EXERCISES:
[A] Answer these from the steamboat stamp text:
(i) Which company printed the stamp?
(ii) In what city and year was the Bailey Gatzert launched?
(iii) What three structural features were favored for steamboats in the Pacific Northwest?
[B] Continue the steamboat stamp text, starting after its last sentence.

[GIVEN TEXT start]

Issue Date: August 22, 1996
City: Orlando, FL
Quantity: 23,025,000
Printed By: Avery Dennison
Printing Method:
Photogravure
Perforations:
11 x11.1
Color: Multicolored
 
Climactic conditions in the Pacific Northwest required steamboats with structural features different from boats navigating elsewhere. Here, single smokestacks, enclosed superstructures, and covered sternwheels were favored. 
 
When the Bailey Gatzert was launched in Seattle in 1890, the young city was teeming with new settlers and prospectors heading for gold fields in Alaska. John Leary of the Seattle Steam Navigation and Transportation Company had a luxurious steamboat built in Ballard, Washington to provide transportation between Seattle, Tacoma, and Olympia, Washington, naming it the Bailey Gatzert after one of Seattle’s pioneer citizens and former mayors.

[GIVEN TEXT end]
[RECORDS SUPPLIED start]

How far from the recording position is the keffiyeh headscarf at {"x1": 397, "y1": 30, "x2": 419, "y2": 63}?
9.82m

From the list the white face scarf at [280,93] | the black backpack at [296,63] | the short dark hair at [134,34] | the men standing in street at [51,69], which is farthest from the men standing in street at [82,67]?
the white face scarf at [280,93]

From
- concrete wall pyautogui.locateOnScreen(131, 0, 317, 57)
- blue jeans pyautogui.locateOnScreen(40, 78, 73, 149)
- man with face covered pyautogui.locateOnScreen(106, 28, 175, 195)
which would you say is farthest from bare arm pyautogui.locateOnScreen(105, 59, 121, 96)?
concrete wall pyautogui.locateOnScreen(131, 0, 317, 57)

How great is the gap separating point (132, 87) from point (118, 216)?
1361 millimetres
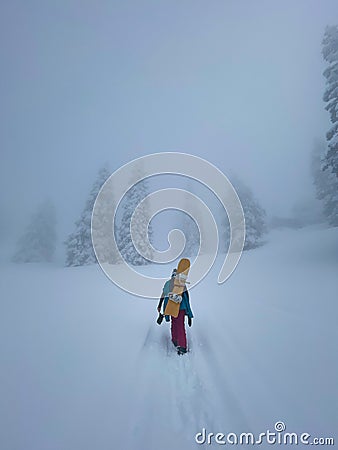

[RECORDS SUPPLIED end]

SOLVED TASKS:
[A]
(i) Avery Dennison
(ii) Seattle, in 1890
(iii) Single smokestacks, enclosed superstructures, and covered sternwheels

[B]
 
Besides running scheduled passenger service in the Puget Sound, the Bailey Gatzert ran the Columbia River, the major transportation artery to the interior. To do this, she had to cross the Juan De Fuca Strait to the Pacific, then sail south to the river. She raced all comers with a broom lashed to her mast, symbol of her power to sweep the river clear of competition. When the Bailey Gatzert finally lost a race in 1918, Leary sold her. Before being dismantled eight years later, the grand old steamboat ferried automobiles between Seattle and Bremerton.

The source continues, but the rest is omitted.